Excerpts from a dataset
━━━━━━━━

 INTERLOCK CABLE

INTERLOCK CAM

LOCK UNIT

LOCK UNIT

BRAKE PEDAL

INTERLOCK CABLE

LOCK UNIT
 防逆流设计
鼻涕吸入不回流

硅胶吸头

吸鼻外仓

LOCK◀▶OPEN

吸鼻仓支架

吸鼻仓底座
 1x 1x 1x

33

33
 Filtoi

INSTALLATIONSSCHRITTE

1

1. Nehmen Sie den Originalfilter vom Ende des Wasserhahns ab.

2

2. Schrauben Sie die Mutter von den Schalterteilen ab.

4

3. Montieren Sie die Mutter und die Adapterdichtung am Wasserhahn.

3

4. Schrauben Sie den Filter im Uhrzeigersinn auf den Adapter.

━━━━━━━━

**Directions**: Reproduce exactly the line bearing "2. Schrauben Sie" and all the lines that come after it in the records above; add nothing.

**Expected answer**:
2. Schrauben Sie die Mutter von den Schalterteilen ab.

4

3. Montieren Sie die Mutter und die Adapterdichtung am Wasserhahn.

3

4. Schrauben Sie den Filter im Uhrzeigersinn auf den Adapter.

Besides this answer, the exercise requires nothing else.